- [EXCERPT TO READ]:
══════════════════════════════

It’s a Beautiful Day in the UES ... I’m Glad I Am Your Neighbor

by Missye K. Clarke

Meet Doyle’s New York, Sotheby’s little sister. This isn’t a public auction or hollar square dance gathering so indoor voices are requisite, thank you.

The auction house, founded and helmed by Kathleen M. Doyle, Doyle’s New York, located on 175 E. 87th Street, is a lovely gallery of lots on consignment, auction viewing and bidding, and, like the ever-gracious hostess, holds reservation-only classes from How To Buy At Auction to Young Collector’s Evenings get-together that compliment the house’s rich history spanning two score and three years ago.

According to their website, Doyle’s has catered to everyone from the Joe Q. Eastsider to dignitaries. However, Doyle’s is more famous for its other houses and appraisers being featured in living rooms across the country on PBS’s “Antiques Roadshow™.” Collectibles of every style, setting, type and taste, from a recently auctioned fancy yellow diamond engagement ring sold for a mere $170,000 dollars bag o’ shells to a polished bronze Maquette for Divided Circle for a measly $32,000, rugs, dolls and maybe a lost Lou Gehrig will find its way to this lush collection and world renowned auctioneers. Walk-ins appraisals are encouraged at Doyle’s, but they are limited to Monday mornings at the UES locale. And, if you’re AmTrakking to our nation’s capital to bang the drum about Bush’s not doing $%*@ about closing the borders, visit Doyle’s offices for an appraisal in Georgetown.

Trolling through an auction house isn’t your thing? Take a run to the other locales the UES was gracious enough to receive benefit from Doyle’s taste: Cooper-Hewitt, National Design Museum, the MET, and The Jewish Museum.

So, maybe a good read at Doyle’s grabs your eye, To The Queen’s Taste by Ellory Queen, imported and one of the few autographed copies an estate left behind, say. This book happens to be an authentic find, long outprinted and nowhere but online to go for it, perhaps? Take a stroll to The Black Orchid Bookshop and browse for other titles edited by the same Queen.

What sets them apart from Strand’s 16 miles of books™, Books-A-Million, Barnes & Noble and Borders is their still in stock signed books from the year previous—and the fact this is the only place in Gotham to find mysteries here. From Westlake’s fun Help, I’m Being Held Prisoner! To an Agatha Christie rare collectable, 388 East 81st Street and other UES resident mystery buffs come to enjoy talks, book signings and other surprise visits. (And, it doesn’t hurt most of the book settings take place on the UES. Hmmm, Washington Irving’s Ichabod Crain and Legend of Sleepy Hollow doesn’t have anything on Michelle Martinez’s The Finishing School.) Visit www.ageneralstore.com for The Import Shelf, Monthly Updates and the Collectors’ Corner for details.

And, when done book browsing in here, take your newly purchased mystery read and scoot two blocks down to have a sit in the oldest library in the city. The New York Society is a pretty neat architectural gem for being a bit over 250 year old. Founded in 1754 by the New York Society, the civic-minded group was created in the belief that book availability would help the city prosper. A subscription library, it now contains nearly two hundred thousand volumes -- the result of the tastes of its members over almost the last quarter millennium. Not as big or voluminous as the Library of Congress, but for an Upper East Side staple, it ain’t that poor a showing.

══════════════════════════════

- [Raw records]:
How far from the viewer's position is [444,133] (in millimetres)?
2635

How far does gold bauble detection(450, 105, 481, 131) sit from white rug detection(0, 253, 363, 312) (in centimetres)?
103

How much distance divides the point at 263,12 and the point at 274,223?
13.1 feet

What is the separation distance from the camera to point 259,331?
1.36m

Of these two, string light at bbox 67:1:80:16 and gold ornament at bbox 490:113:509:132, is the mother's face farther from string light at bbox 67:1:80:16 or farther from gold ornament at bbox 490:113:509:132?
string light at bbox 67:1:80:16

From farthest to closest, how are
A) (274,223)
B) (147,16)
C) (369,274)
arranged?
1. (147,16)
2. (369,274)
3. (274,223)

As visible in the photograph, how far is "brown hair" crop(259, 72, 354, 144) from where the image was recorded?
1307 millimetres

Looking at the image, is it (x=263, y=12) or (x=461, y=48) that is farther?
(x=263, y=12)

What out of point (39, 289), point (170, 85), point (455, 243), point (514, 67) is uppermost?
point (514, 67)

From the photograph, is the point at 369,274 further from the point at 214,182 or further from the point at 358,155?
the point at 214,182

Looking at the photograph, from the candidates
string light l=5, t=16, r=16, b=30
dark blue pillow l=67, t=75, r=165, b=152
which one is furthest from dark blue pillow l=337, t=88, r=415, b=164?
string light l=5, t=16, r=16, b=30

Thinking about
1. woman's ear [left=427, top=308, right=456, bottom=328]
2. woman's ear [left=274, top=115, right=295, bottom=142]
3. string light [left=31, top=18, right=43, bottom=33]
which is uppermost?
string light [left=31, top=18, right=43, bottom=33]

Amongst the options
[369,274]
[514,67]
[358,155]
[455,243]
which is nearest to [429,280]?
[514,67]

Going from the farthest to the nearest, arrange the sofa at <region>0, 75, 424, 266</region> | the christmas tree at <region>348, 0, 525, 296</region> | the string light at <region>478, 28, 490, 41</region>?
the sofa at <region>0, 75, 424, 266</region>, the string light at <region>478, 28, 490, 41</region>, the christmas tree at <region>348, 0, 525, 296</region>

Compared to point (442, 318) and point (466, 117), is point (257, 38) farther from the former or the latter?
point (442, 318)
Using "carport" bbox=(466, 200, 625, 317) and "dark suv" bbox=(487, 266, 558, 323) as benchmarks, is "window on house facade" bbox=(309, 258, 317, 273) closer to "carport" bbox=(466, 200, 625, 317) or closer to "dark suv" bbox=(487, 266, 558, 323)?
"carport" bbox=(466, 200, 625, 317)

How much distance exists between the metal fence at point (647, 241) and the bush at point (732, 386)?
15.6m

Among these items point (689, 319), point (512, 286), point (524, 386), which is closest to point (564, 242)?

══════════════════════════════

- [WORK TO DO]: In the article on the Upper East Side, when are walk-in appraisals available at Doyle's Upper East Side location? The rows are separate material and have no connection to the article on the Upper East Side.

- [RESPONSE TO THIS EXERCISE]: Walk-in appraisals are limited to Monday mornings.